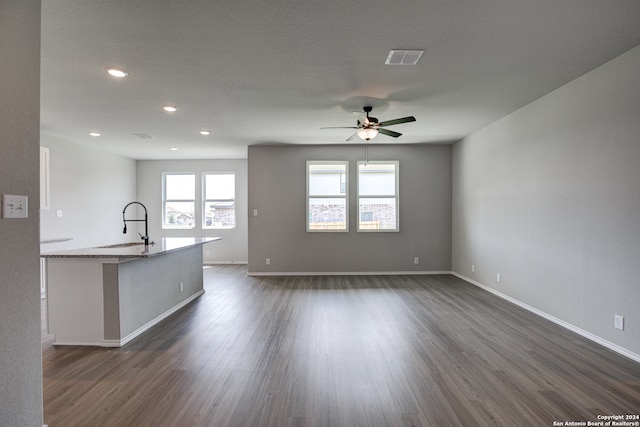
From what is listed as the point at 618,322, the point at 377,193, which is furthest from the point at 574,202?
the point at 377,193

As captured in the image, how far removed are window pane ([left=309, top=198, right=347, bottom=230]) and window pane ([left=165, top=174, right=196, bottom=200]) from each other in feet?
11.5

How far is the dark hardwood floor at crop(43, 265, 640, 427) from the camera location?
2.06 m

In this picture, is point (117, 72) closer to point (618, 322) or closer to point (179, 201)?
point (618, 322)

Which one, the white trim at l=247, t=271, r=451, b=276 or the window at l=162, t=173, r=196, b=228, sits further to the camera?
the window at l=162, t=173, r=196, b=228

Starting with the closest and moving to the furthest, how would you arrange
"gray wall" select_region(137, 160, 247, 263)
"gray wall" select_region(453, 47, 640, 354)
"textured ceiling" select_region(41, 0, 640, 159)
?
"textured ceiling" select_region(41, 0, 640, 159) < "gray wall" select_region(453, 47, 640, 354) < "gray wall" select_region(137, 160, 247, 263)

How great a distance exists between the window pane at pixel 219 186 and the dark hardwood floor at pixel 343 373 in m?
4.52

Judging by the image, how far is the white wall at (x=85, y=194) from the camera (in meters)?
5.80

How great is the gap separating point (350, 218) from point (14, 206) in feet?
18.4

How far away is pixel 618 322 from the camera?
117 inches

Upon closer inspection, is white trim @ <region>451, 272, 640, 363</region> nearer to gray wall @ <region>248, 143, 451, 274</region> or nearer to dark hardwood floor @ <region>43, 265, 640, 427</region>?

...

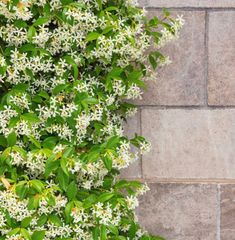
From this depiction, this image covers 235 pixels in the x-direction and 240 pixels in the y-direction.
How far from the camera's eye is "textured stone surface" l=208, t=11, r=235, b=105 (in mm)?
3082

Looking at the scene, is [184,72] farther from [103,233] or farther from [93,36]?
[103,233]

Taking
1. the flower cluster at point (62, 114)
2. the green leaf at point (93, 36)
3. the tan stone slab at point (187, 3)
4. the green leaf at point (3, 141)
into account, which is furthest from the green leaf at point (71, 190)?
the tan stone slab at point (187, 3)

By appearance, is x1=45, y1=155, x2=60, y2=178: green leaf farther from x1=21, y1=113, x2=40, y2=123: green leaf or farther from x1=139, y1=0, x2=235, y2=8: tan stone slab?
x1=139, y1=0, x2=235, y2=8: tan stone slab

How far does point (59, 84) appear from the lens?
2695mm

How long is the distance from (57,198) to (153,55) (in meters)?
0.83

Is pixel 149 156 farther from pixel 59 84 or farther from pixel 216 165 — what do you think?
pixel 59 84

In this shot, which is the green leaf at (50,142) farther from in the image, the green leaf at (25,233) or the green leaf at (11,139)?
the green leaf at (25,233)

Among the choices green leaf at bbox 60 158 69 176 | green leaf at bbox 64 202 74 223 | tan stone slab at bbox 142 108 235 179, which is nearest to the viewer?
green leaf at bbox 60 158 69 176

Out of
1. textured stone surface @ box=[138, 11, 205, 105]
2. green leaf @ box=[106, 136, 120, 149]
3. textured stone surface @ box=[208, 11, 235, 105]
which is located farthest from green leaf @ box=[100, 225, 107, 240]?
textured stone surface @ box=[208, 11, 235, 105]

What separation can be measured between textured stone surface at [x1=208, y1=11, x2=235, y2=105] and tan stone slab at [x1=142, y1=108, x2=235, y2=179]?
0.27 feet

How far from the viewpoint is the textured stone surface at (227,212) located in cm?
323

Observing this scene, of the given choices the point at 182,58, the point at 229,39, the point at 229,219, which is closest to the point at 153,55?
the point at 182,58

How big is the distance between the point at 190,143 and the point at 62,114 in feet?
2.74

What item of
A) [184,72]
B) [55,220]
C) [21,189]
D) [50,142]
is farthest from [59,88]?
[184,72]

## What the exercise asks
Collect every line above that contains the string "slab", and copy each one in full. Letter case matters when matching.

## Result of the exercise
3. the tan stone slab at point (187, 3)
the tan stone slab at point (187, 3)
By appearance, is x1=45, y1=155, x2=60, y2=178: green leaf farther from x1=21, y1=113, x2=40, y2=123: green leaf or farther from x1=139, y1=0, x2=235, y2=8: tan stone slab?
x1=139, y1=0, x2=235, y2=8: tan stone slab
Among the choices green leaf at bbox 60 158 69 176 | green leaf at bbox 64 202 74 223 | tan stone slab at bbox 142 108 235 179, which is nearest to the viewer?
What separation can be measured between textured stone surface at [x1=208, y1=11, x2=235, y2=105] and tan stone slab at [x1=142, y1=108, x2=235, y2=179]?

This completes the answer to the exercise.